Uber é serviço público ou aplicativo digital?

A maioria das pessoas já conhece o Uber, aquele serviço onde você chama um motorista pelo celular, usando a internet, e logo chega um dos tais carros pretos.

Os táxis tradicionais, herdeiros dos antigos carros de praça, consideram esse sistema um risco para toda a regulamentação do setor de transporte particular. E há poucos dias um veículo de imprensa da cidade divulgou ter usado um desses carros, com o detalhe de que seria um motorista de São Paulo de passagem pela cidade.

Pois o jornal The New York Times mostrou na segunda (27) que na União Europeia o assunto não é um consenso.

Se de um lado o braço executivo do bloco, a Comissão Europeia, e países como Finlândia e Portugal tem proposto uma nova legislação para apoiar novos serviços digitais como esse e muitos outros, existem por outro lado países como França e Alemanha que limitam alguns de seus serviços ou exigem que a companhia opere dentro das regras de transporte já existentes.

Esse é exatamente o dilema.

As grandes companhias digitais chegam a pontos nebulosos como nesse caso, onde o Uber é ao mesmo tempo um aplicativo mas também um serviço de transporte. Sem regras locais por serem uma rede global, funcionam como evasão de divisas. Algo semelhante à propaganda no Facebook ou no Google, onde empresas da cidade pagam com cartões internacionais para o alcance geográfico regional sem impostos ou taxas para a administração pública.

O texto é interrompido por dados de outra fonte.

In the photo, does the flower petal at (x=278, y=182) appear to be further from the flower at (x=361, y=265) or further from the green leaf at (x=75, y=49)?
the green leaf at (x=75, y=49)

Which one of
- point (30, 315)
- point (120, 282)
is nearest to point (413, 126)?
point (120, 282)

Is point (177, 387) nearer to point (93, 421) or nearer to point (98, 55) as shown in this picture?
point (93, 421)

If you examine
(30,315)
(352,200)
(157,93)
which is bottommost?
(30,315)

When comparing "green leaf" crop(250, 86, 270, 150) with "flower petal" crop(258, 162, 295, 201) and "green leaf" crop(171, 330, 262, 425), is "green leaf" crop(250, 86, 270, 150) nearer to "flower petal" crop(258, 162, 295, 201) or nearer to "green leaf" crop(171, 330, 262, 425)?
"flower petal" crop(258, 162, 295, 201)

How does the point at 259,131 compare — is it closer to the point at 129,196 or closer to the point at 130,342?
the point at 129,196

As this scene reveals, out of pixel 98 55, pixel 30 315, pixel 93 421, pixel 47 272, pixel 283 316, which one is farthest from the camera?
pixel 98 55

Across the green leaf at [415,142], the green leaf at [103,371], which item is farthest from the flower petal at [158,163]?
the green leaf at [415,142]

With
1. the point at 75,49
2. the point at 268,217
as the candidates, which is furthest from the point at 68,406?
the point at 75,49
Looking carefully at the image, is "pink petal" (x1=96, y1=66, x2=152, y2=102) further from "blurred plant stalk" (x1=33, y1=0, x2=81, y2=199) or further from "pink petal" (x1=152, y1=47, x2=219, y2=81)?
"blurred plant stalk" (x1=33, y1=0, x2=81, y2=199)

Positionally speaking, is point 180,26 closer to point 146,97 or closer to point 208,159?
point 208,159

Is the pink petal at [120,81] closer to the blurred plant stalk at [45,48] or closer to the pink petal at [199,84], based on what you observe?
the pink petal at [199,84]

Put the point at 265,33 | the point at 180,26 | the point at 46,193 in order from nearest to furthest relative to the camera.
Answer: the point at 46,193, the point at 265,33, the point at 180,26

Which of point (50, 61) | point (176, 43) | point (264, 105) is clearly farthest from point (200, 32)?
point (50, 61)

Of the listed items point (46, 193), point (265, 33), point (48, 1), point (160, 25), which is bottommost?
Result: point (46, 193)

No caso do Uber, empresa criada como start up em 2009 com valor atual estimado pelo NYT em 68 bilhões de dólares, a discussão é essencial.

Se estiver classificada como aplicativo, seus motoristas parceiros em 300 cidades nos seis continentes não serão empregados – e como tal, não terão nenhum direito trabalhista. E a União Europeia é um dos mercados mais desejados por ela.

O esclarecimento para o dilema foi enviado em julho do ano passado por um juiz de Barcelona, na Espanha, para a corte máxima do bloco europeu. O julgamento do caso, previsto no mínimo para março de 2017, vai ser decisivo para o futuro da empresa.

Neste ano, ela já vendeu sua unidade da China para a rival local Didi Chuxing após uma guerra de preços. Na Inglaterra, que decidiu sair da União Europeia, foi definida judicialmente como um serviço de transporte, incluindo a exigência de pagamento de férias aos motoristas. Na Coreia do Sul acabou sendo acusada de manter um serviço ilegal de táxi e na Índia um motorista foi preso por estupro.

Mesmo nos Estados Unidos, supostamente a pátria da liberdade digital, o Estado de Nova York definiu que os motoristas são empregados e não contratantes independentes.

Portanto, a necessidade de visão crítica não é uma questão de nostalgia analógica mas um dado de economia real. Também na Espanha a rede de aluguel de imóveis Airbnb e a rede de carros compartilhados BlaBlaCar foram autuadas em Barcelona e Madri por operarem sem licença ou taxas.

A discussão sobre a desregulamentação dos serviços operados por grandes empresas digitais é global e não se limita mais a uma destruição constatada de lojas de discos, livrarias, locadoras de filmes e jornais. Mas também coloca a todos nós, do Brasil, a questão sobre como ainda é superficial e frágil a nossa legislação sobre a internet, embora tenhamos avançado nos direitos dos usuários mas pouco sobre o que deve ser um olhar responsável e menos deslumbrado sobre o equilíbrio entre a economia real e a economia digital.

Sem esquecer que você está lendo estas reflexões em uma tela, certamente. Mas os dados organizados por Mark Scott servem para deixá-los pensando se o Uber deve ser visto como um mero aplicativo de celular ou como um serviço de transporte físico.